Yep, if you count exactly, you will see that a day was skipped - the last post was on December 9th, today is December 11th ... an advent calendar with a gap, ouch!
We are slowly starting the 3rd weekend in Advent - I worked through the 2nd weekend in Advent to finally get my website ready and to finish a paper for an online exam.
In the process, I missed a feeling to enjoy simple life. So yesterday I stretched out all fours and simply didn't do anything - there is now a gap that can no longer be filled ... except I feel myself!
Today, for example, I enjoy the sun, which shines directly on my desk from my window. I enjoy the blue sky, plus "Christmasjazz" from my favorite radio station to groove myself in with an atmospheric groove.
I write this blog in German and English - while doing some work in the last few days, I noticed that the English translation suggestions on the Internet for the word attitude towards life are quite disappointing: "Lifestyle"…. Hmpfff…. "attitude towards life"…. Najaaaaaaa - actually the English language is so much easier in expression, syntax and in its simplicity than the German language - but no, these translations don't do it at all. I like the French translation much better: "La Joie de vivre" - there is pure joy in it (la joie), right?
We all miss the joy of life so, so much: the exuberant girls' evening with one (or more) glass of wine, the excited anticipation of a good film in the cinema, with popcorn and good friends, drinking mulled wine with colleagues at the Christmas market when it starts to snow, Sociable St. Martin's goose meals with the clique, first training units for the new dance formation of the Carnival Spark, dancing stress out of our body in the club,flirting with a stranger, hanging out with roommates and their friends in the shared kitchen until the early morning - the list goes on and on.
This pandemic tears a painful big void in our attitude towards life - my forgotten blog day is a little worm against it.
I was infinitely tired yesterday - and I had bad dreams. The scenes that I remember could fit into a magic scene with Voldemort in a Harry Potter movie!
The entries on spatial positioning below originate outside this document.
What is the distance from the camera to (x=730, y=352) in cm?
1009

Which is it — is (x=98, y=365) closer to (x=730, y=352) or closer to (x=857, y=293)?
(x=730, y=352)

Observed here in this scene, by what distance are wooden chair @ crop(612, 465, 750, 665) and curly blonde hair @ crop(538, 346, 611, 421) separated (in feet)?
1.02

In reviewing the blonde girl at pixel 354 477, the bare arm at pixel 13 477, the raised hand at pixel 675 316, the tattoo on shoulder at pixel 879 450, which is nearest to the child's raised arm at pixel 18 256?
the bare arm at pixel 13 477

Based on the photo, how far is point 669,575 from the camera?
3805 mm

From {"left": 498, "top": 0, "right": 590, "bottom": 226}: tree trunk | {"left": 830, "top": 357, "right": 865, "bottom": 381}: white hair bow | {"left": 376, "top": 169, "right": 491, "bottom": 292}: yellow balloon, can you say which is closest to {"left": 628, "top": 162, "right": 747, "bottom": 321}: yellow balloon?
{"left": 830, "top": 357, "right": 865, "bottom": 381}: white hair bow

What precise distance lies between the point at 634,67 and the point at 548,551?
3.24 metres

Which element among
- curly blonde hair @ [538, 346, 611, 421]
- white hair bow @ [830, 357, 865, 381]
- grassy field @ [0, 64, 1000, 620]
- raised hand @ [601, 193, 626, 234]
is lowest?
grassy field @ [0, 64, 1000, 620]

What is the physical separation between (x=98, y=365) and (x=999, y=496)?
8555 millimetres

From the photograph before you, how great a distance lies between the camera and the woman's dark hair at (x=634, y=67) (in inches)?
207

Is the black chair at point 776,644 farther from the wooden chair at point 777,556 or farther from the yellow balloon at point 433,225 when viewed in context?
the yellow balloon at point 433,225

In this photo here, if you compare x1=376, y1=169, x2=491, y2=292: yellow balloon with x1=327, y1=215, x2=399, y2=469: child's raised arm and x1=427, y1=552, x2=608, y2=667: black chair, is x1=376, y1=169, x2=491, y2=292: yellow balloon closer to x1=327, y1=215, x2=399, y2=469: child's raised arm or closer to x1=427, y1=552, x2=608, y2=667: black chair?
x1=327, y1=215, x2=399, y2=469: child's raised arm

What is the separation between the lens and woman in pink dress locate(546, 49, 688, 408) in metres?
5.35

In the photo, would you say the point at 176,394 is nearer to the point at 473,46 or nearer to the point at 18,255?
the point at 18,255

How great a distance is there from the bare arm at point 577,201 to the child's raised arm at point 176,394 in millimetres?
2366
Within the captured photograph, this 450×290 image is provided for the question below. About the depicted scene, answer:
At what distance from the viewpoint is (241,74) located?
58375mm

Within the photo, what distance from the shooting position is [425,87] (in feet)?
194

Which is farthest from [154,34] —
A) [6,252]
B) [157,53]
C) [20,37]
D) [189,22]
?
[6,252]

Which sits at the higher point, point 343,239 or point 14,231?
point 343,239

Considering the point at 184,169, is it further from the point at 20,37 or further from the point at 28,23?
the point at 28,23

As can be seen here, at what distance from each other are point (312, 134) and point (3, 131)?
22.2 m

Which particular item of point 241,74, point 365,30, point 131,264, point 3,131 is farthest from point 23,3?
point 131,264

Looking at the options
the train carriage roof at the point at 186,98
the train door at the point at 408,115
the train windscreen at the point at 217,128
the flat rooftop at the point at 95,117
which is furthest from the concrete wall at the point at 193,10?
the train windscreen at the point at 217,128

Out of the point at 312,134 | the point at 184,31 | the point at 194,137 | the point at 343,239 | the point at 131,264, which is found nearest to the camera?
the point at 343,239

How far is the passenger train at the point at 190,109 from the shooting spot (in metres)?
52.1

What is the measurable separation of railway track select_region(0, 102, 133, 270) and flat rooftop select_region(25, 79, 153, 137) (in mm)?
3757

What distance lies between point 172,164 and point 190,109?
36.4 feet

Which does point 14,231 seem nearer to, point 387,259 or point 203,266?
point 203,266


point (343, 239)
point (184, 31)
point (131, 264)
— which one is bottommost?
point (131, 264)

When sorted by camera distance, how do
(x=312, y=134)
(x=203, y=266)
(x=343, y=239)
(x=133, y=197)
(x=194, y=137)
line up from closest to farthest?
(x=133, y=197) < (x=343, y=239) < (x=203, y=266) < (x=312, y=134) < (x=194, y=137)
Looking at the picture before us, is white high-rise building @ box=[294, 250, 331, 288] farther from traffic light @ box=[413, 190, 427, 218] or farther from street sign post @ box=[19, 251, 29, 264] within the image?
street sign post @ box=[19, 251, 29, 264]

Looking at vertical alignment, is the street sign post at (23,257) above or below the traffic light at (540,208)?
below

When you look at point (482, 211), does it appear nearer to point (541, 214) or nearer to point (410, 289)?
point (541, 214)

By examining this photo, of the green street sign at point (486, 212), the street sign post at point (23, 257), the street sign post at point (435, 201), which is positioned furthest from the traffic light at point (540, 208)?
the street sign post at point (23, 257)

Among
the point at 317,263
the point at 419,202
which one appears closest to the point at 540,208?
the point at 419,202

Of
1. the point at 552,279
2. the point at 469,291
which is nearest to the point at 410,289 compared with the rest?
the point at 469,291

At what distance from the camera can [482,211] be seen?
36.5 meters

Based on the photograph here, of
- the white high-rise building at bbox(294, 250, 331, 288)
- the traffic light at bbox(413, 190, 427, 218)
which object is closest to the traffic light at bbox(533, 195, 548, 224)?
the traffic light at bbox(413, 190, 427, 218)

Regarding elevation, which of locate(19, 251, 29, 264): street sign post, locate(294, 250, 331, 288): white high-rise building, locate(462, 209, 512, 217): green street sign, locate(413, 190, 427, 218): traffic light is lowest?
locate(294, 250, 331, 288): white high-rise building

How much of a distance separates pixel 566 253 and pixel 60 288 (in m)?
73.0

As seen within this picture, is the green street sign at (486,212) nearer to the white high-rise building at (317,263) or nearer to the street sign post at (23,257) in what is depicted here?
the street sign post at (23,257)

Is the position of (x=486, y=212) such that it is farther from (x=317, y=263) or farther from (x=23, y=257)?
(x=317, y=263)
Yes, I was depressed and extremely tired.
A book gave me a lot of courage this fall: Rutger Bregman, Humankind: The first chapter is about the mood and morale among the urban population of London in the Blitzkrieg attack by German bombers at the beginning of World War II. Scientists and leaders in the UK believed that the lockdown, threats and destructive attacks that have severely affected the quality ofeveryday life in the city and brought destruction and suffering will undo morale. But contrary to all expert predictions, that is exactly what did not happen.
There it is again, the magic word of resilience: Resilience properly penetrated means feeling compassion and consolation and support for the undeniable suffering and still not losing one's attitude towards life.
"If life has meaning at all, then suffering must also have meaning. It doesn't matter what you suffer, but how you take it on." - Viktor Frankl
Every day I look for my source of strength for my attitude towards life - yesterday the source of strength slipped very deep into the cave…. But it was there - and after a pleasant chat with my friend, I had a very uplifting online chat with three of my apprenticeship friends from Berlin. With a good mood (and also a glass of wine) we beamed a bit more lightness into our hearts again ... my virtual girls' evening, a bit of quality of life in the pandemic!